The first topic brought up in this chapter is of classification. Darwin's view on this head is entirely modern: Classification should be genealogical. Einstein once said that "the most incomprehensible thing about the world is that it is comprehensible." Darwin notes a similar point in biology: the hierarchical classification that we all take for granted (even those of us who are not biologists are familiar with it on an intuitive level) should be remarkable, if we were honestly to assume that every living thing was made independently of every other. That this is not the case is a compelling argument in favour of common descent; at the very least it should be a noteworthy puzzle. The universe, as far as biological classification is concerned, is eminently comprehensible. And yet, Darwin's lengthy discussion of the topic gives no imminent indication that this was regarded as particularly revelatory. The idea of evolution had been in the air for over half a century by the time that Darwin wrote publicly about it; it could well be said that, like Galileo's popularisation of the heliocentric model of the Solar System, the world was ready to hear about it when Darwin wrote about it, even if it required to be convinced.

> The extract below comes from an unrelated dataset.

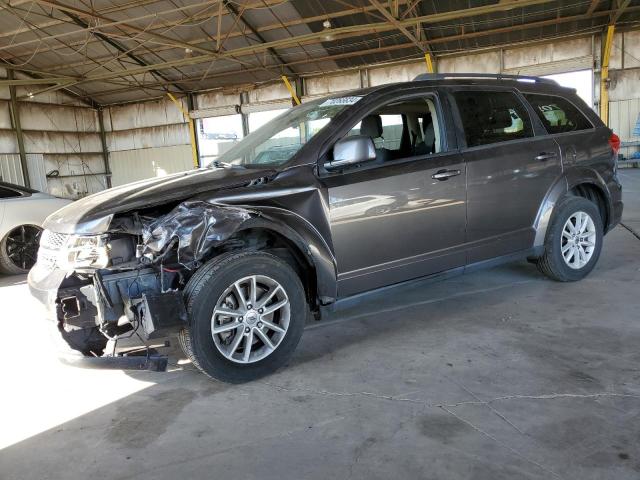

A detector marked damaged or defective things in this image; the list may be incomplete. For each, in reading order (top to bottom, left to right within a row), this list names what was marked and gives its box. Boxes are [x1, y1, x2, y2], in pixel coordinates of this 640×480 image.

bent hood [44, 167, 276, 234]
damaged gray suv [28, 74, 620, 382]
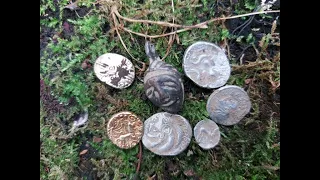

This is not to say that there were not contemporary alternatives to the principle of genealogically based classification (which requires common descent). Darwin lists a couple: similarity of form in closely-related organisms either "gives some unknown plan of creation" or is "simply a scheme for enunciating general propositions and of placing together the forms most like each other". Neither of these is satisfactory; for either to be true would require a tremendous amount of coincidence that looks very much like common descent. In contrast, common descent does not provide any substantial difficulties that are eased by assuming either of these alternatives.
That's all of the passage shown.